If the interference is coming into your telephone via the RJ-11 cable, then the type of ferrite material you use to suppress the interference will matter. Engineers refer to the type of ferrite as the "mix", meaning what type of ferrite material is mixed to make up the device. These mixes are simply given numbers that are common place in the industry.
There are two mixes that will help knock down interference from ham radio and CB transmissions: type 75 and type 31. The type 75 material is excellent at suppressing frequencies in the 150 kHz to 10 MHz range. In ham speak, this would cover the 160 meter through 30 meter bands. The type 31 material provides broad coverage from 1 MHz to 300 MHz. This would include CB and the 160 meter to 1.4 meter ham bands.
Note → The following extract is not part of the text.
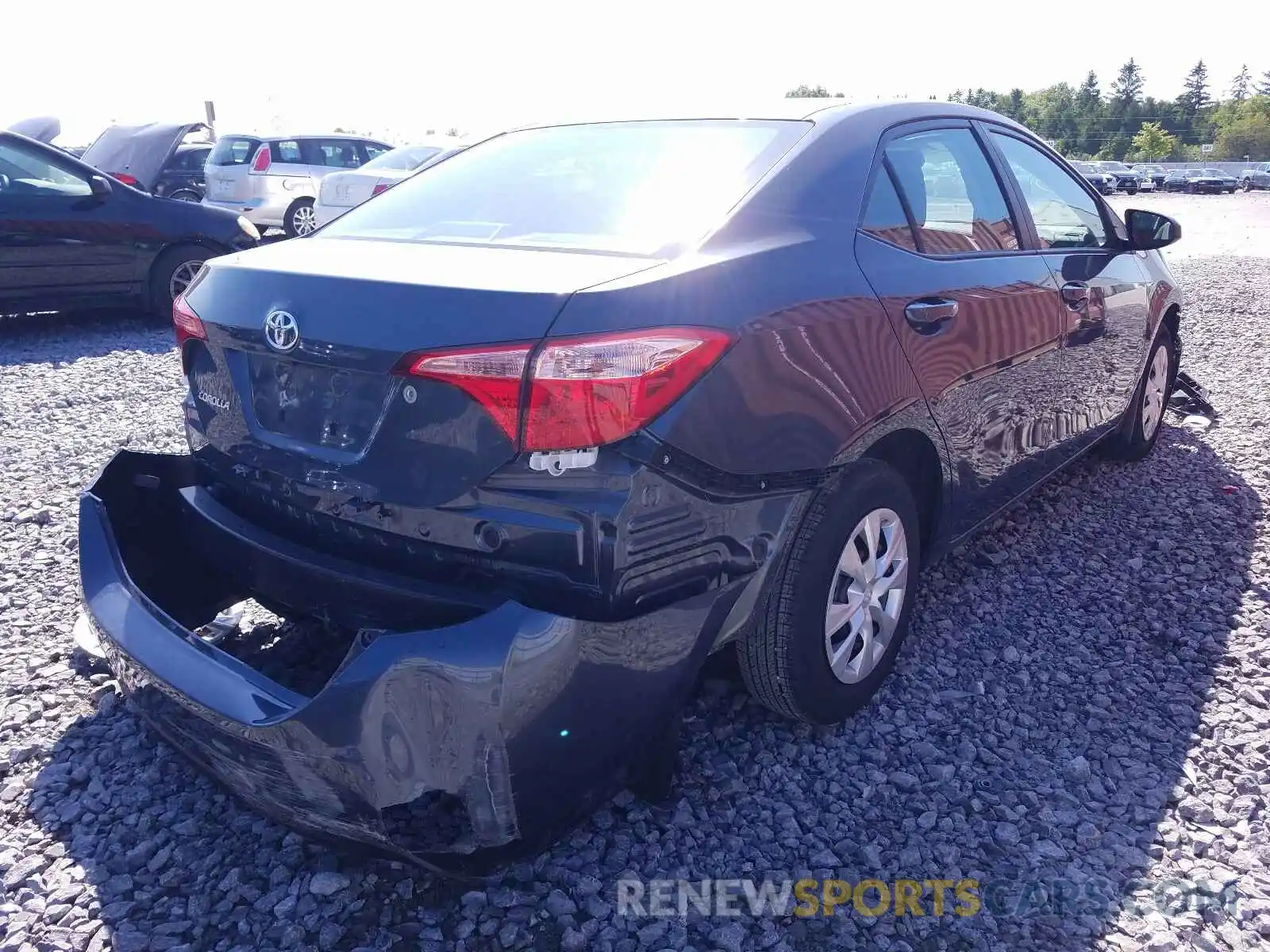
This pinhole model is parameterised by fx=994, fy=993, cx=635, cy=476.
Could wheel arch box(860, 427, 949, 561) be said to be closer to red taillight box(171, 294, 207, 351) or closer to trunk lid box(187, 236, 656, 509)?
trunk lid box(187, 236, 656, 509)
Ferrite materials comes in a variety of physical shapes but the two that are most usable for your application are the toroid (doughnut looking) and the split sleeve type. Either type will work.
When installing the ferrite, plan on several turns through the core so select a core with a large enough hole for this purpose. The reason is that, in general, the effectivity of the choking action goes up as the number of turns squared. So for example, 4 turns is 16 times more effective than 1 turn. Space out the turns evenly on the core, wrap them tightly around the core, and do not overlap turns.
If you are not certain which core material to use, both can be applied to the same cord. Just place one after the other, winding each one individually. Alternatively, talk with your ham neighbor. Most hams are more than willing to help a friendly neighbor with any interference problems. At the very least, your ham neighbor can let you know what bands he or she is operating on so that you can select the best ferrite mix for the situation.